Salaire versus motivation, quelle importance ?

Le salaire n’est pas important. Ce n’est pas un sujet à aborder à un entretien d’embauche…

Combien de fois avons-nous entendu ces raisonnements ?

Est-ce le salaire la seule raison qui nous motive à travailler ?

C’est la question du million… ou plus précisément des K Euros 😉.

Tout d’abord, un entretien d’embauche est censé être un échange. Le/la candidat(e) recherche un poste, un cadre de travail, une évolution de carrière, une connaissance voire une reconnaissance, un statut, un projet enrichissant, un équilibre vie privée/vie professionnelle… et un salaire en adéquation.

Pour sa part, un employeur recherche une/des compétence/s, une personnalité, une expertise, un savoir-faire, une formation académique, un niveau d’expérience, un savoir-être, des qualités humaines, un potentiel, une relation dans la durée…

Le candidat apporte une expérience professionnelle qui correspond à un niveau de salaire attendu.

L’employeur se doit d’offrir une rémunération à la hauteur du poste proposé.

On ne peut pas se voiler la face, le salaire est important. Quoi qu’on dise, lorsqu’il s’agit de travailler pour maintenir une famille, payer ses factures, avoir un logement digne, accéder à des loisirs divers… le niveau de rémunération peut faire incliner la balance à l’heure de choisir son prochain job.

Au démarrage, une nouvelle histoire commence basée sur une relation de confiance.

Motivation versus salaireEnsuite, tout comme dans la vie de couple, on apprend à se connaître, la relation évolue et parfois, après un certain temps passé dans la même entreprise, la monotonie s’installe. Avec elle, une perte de motivation peut se manifester.

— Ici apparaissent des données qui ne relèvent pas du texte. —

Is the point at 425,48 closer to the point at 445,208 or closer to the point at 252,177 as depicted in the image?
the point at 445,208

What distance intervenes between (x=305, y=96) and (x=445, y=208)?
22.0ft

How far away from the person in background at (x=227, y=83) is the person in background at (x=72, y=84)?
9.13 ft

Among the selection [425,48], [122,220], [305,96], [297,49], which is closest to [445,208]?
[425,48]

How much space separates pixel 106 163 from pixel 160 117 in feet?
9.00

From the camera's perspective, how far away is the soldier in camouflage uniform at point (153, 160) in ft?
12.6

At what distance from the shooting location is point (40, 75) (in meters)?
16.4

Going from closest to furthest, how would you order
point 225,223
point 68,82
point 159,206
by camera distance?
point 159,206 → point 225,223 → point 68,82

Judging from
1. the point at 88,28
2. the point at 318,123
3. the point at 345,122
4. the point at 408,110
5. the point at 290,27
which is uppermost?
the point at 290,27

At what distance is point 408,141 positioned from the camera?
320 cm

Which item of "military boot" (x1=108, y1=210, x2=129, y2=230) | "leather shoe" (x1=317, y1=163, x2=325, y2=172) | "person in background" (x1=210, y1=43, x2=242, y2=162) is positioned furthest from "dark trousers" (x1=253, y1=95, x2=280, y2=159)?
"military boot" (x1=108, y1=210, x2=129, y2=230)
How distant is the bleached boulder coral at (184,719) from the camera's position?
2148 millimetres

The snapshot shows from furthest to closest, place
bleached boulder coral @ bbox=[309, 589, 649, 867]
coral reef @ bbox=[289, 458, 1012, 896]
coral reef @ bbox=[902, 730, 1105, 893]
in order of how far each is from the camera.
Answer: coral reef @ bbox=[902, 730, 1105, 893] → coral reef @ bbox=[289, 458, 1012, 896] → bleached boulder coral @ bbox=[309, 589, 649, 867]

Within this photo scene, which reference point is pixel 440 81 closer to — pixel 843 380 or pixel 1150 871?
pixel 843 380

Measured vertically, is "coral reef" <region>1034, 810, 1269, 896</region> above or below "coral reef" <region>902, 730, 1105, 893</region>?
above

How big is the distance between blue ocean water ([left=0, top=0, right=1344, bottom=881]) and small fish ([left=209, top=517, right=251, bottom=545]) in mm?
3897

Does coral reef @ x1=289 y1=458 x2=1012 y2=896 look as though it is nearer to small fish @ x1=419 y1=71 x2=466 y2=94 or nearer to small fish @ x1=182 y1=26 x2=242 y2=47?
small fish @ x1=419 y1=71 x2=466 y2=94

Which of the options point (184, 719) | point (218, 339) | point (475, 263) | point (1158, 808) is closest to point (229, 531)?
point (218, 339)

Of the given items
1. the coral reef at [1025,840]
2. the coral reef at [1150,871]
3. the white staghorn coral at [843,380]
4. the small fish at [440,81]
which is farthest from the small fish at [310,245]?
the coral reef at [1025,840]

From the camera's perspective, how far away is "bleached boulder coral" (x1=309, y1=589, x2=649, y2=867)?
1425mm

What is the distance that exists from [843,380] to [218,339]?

Certain(e)s salarié(e)s tentent d’effacer leur découragement en partant à la quête d’une récompense purement monétaire, considérant que cette « carotte » suffit à combler la perte de motivation. Lorsque l’employé estime tout simplement que son salaire n’équivaut pas à sa valeur dans l’entreprise, la question ne se pose plus. Or, derrière ce sentiment d’insatisfaction il y a souvent un problème de fond : vous êtes-vous questionné(e) sur votre environnement de travail ou sur votre rôle dans l’entreprise ? Car c’est humain. Face à une période de lassitude il est souvent plus facile de chercher la reconnaissance à travers d’une hausse de salaire. Puis, prendre le temps d’analyser la raison de ce tracas demande un effort de temps et d’énergie dont nous ne sommes pas prêts à nous accorder.

Une augmentation, un bonus, une prime… et après ?

Après il n’est qu’une question de temps avant que le mal-être refasse surface et que cette sensation de désaveu teigne à nouveau le quotidien d’une noirceur permanente.
Le bien-être au travail retrouve ici tout son sens. Il se traduit par un épanouissement personnel et professionnel de la part du salarié(e) et une meilleure compétitivité de la part de l’entreprise. La motivation est la clé de cette entente et elle passe indéniablement par la formation tout au long de sa carrière professionnelle. Être payé à sa juste valeur c’est bon, le développement des compétences, des savoirs-être et des « soft skills » c’est mieux.